Reputation: 3184
I'm writing an asyncio script to retrieve stock bars data from Interactive Brokers via the ib_insync library.
While I have the script working, the performance is similar to a serial script. I was hoping to see a drastic improvement in speed. This code will be used in production.
I am new to asyncio and feel like I'm missing an important element. Below is the full script. Would very much appriciate assistance in speeding this up.
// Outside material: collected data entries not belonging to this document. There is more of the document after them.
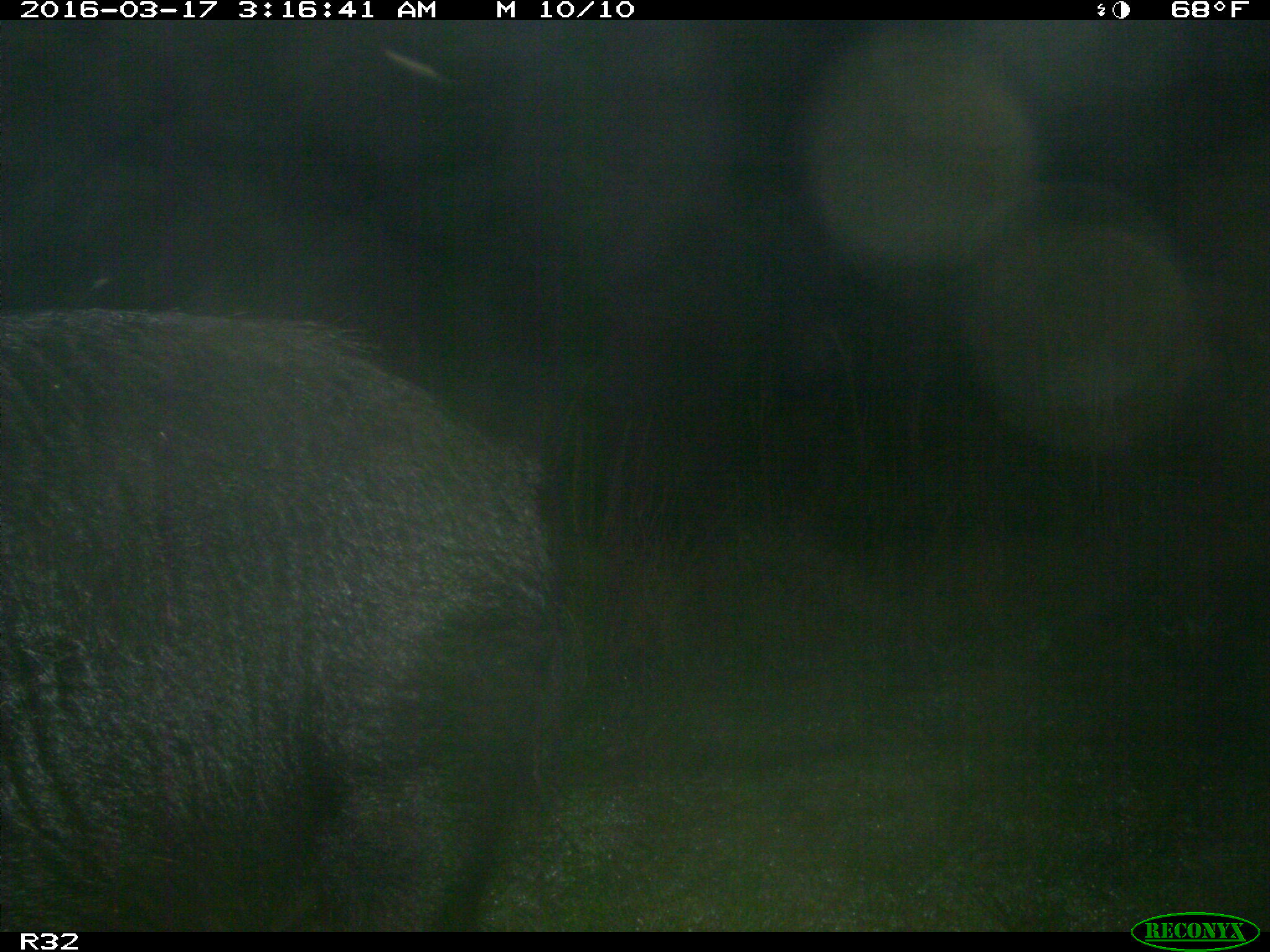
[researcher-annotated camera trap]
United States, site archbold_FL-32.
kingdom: Animalia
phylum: Chordata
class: Mammalia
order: Artiodactyla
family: Suidae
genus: Sus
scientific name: Sus scrofa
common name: wild boar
Sus scrofa (wild boar).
Thanks.
import asyncio
import ib_insync as ibi
import nest_asyncio
import pandas as pd
nest_asyncio.apply()
class App:
async def run(self, symbols):
print(f"1 start run: {symbols}")
self.ib = ibi.IB()
with await self.ib.connectAsync("127.0.0.1", "****", clientId="****"):
contracts = [ibi.Stock(symbol, "SMART", "USD") for symbol in symbols]
bars_dict = dict()
print(f"2 start loop: {symbols}")
for contract in contracts:
bars = await self.ib.reqHistoricalDataAsync(
contract,
endDateTime="",
durationStr="1 M",
barSizeSetting="1 day",
whatToShow="ADJUSTED_LAST",
useRTH=True,
)
# Convert to dataframes.
bars_dict[contract.symbol] = ibi.util.df(bars)
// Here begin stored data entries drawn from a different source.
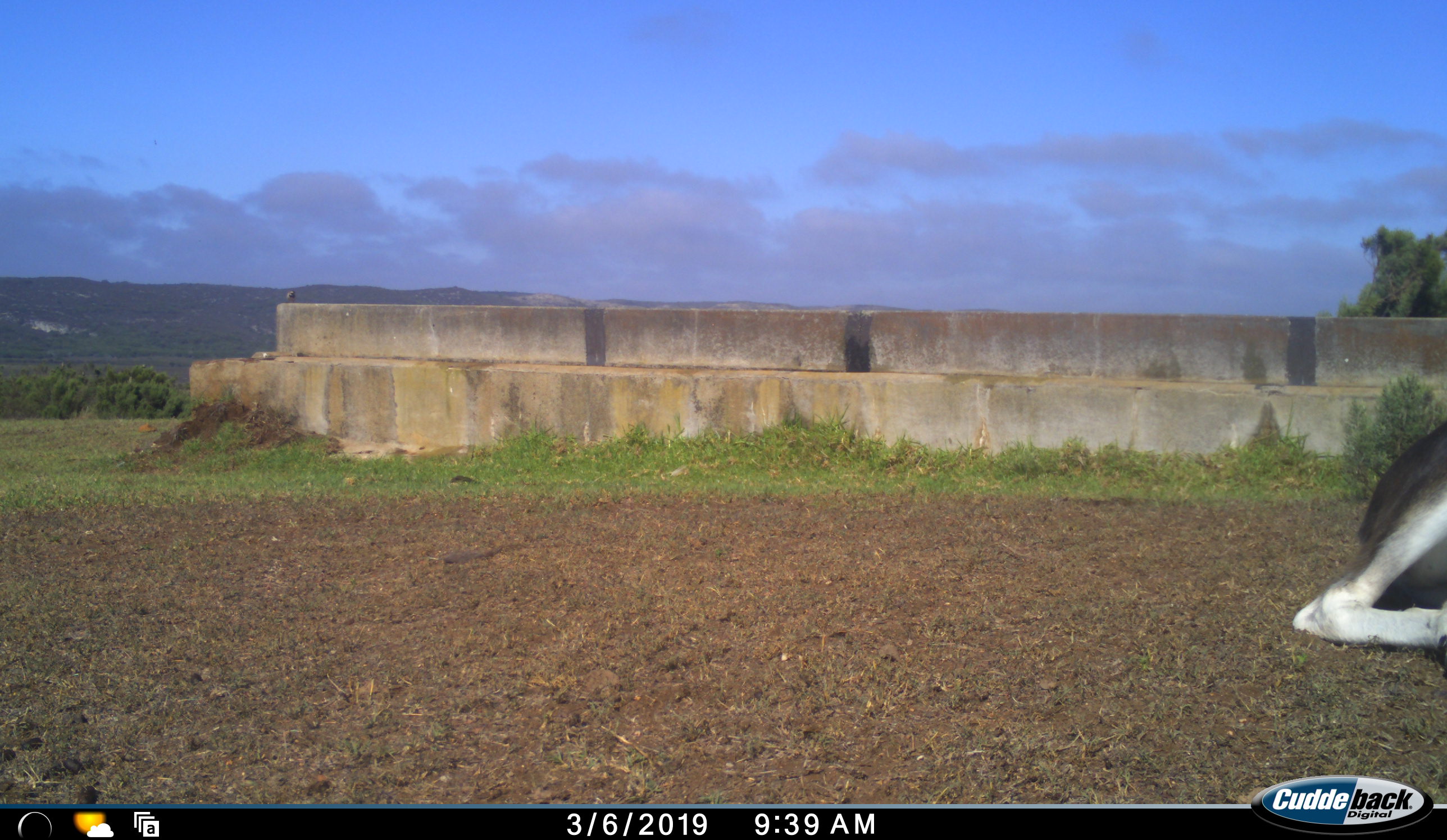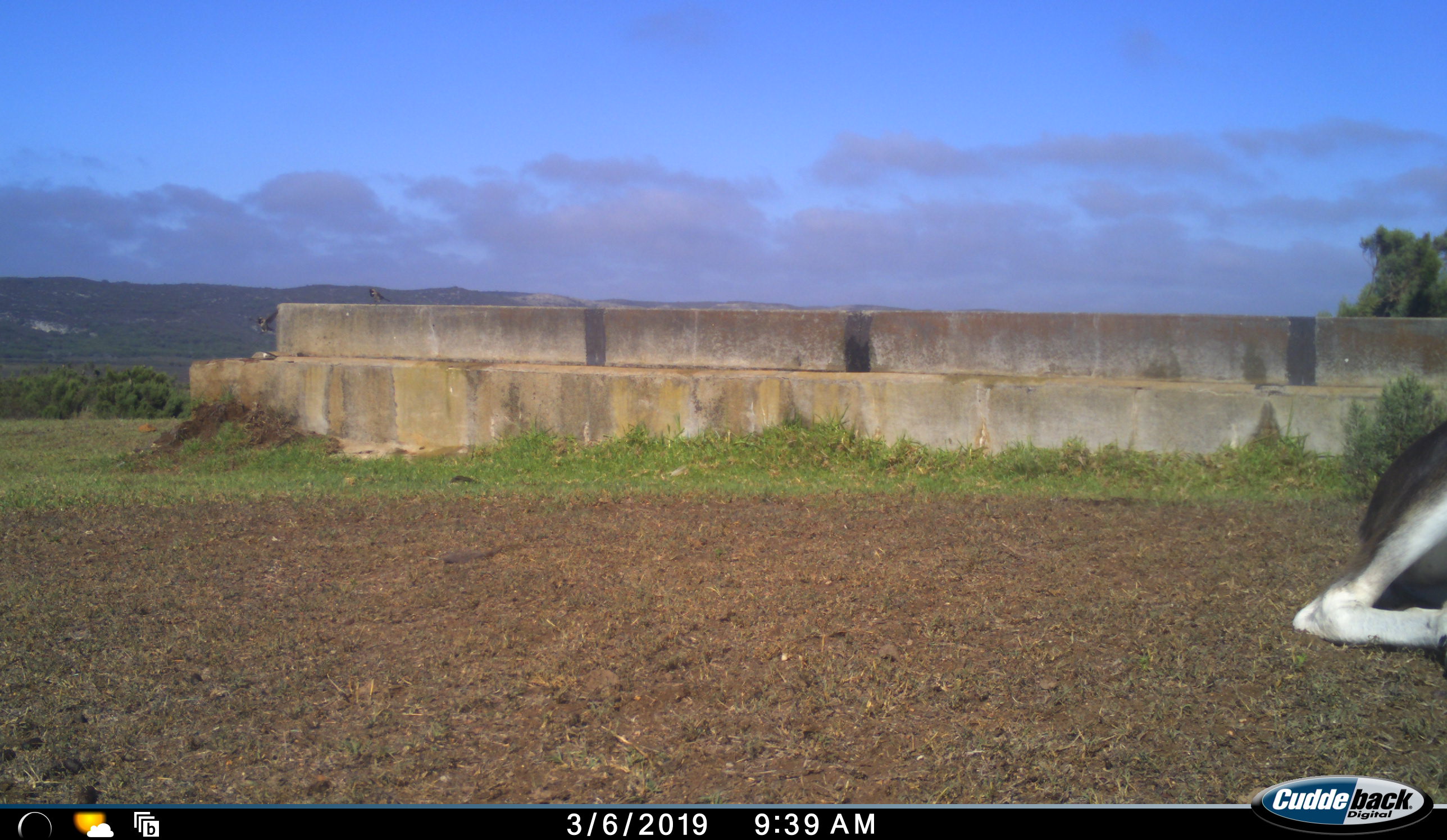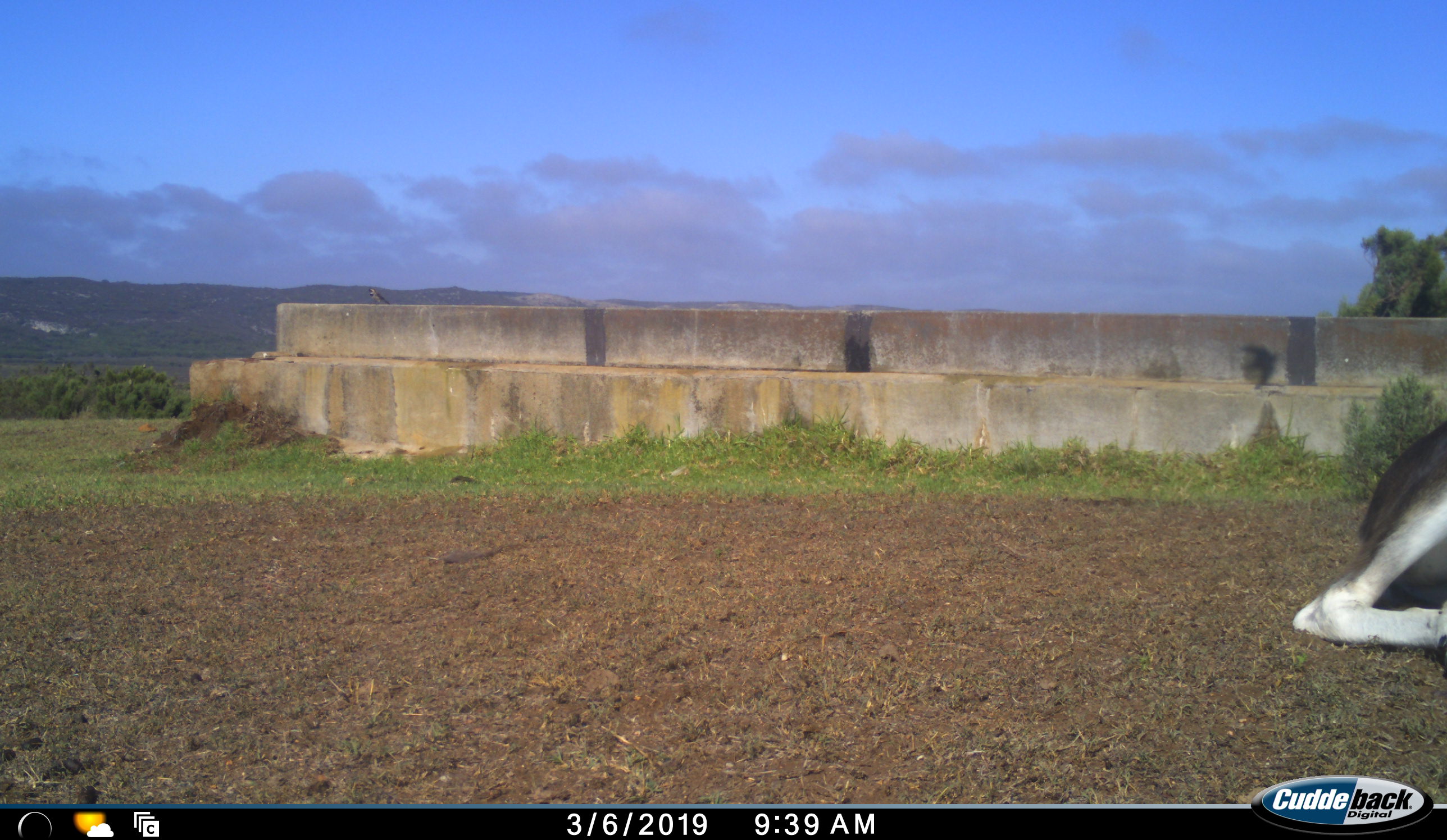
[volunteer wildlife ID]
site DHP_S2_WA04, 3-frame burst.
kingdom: Animalia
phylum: Chordata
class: Mammalia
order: Artiodactyla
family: Bovidae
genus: Damaliscus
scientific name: Damaliscus pygargus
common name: bontebok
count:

print(f"3 End bars: {symbols}")
return bars_dict
async def main(self):
res = await asyncio.gather(self.run(self.sp500(0, 100)))
return res
def stop(self):
self.ib.disconnect()
def sp500(self, start=None, end=10):
payload = pd.read_html(
"https://en.wikipedia.org/wiki/List_of_S%26P_500_companies"
)
first_table = payload[0]
sp500 = first_table["Symbol"].sort_values().to_list()
return sp500[start:end]
if __name__ == "__main__":
import time
start = time.time()
app = App()
try:
print(f"START CALL")
res = asyncio.run(app.main())
print(f"END CALL")
except (KeyboardInterrupt, SystemExit):
app.stop()
for ticker, bars in res[0].items():
print(f"{ticker}\n{bars}")
print(f"Total time: {(time.time() - start)}")
Upvotes: 2
Views: 249
Reputation: 154876
Your script is running in sequence. The call to asyncio.gather()
in main
is useless because it is invoked with just one coroutine. You're supposed to call it with multiple coroutines to have them run in parallel.
For example, you could remove the asyncio.gather()
from main
(just await self.run(self.sp500(0, 100)
there) and instead use it to parallelize calls to reqHistoricalDataAsync
:
class App:
async def run(self, symbols):
print(f"1 start run: {symbols}")
self.ib = ibi.IB()
with await self.ib.connectAsync("127.0.0.1", "****", clientId="****"):
contracts = [ibi.Stock(symbol, "SMART", "USD") for symbol in symbols]
print(f"2 start loop: {symbols}")
all_bars = await asyncio.gather(*[
self.ib.reqHistoricalDataAsync(
contract,
endDateTime="",
durationStr="1 M",
barSizeSetting="1 day",
whatToShow="ADJUSTED_LAST",
useRTH=True,
)
for contract in contracts
])
bars_dict = {}
for contract, bars in zip(contracts, all_bars):
# Convert to dataframes.
bars_dict[contract.symbol] = ibi.util.df(bars)
print(f"3 End bars: {symbols}")
return bars_dict
Upvotes: 1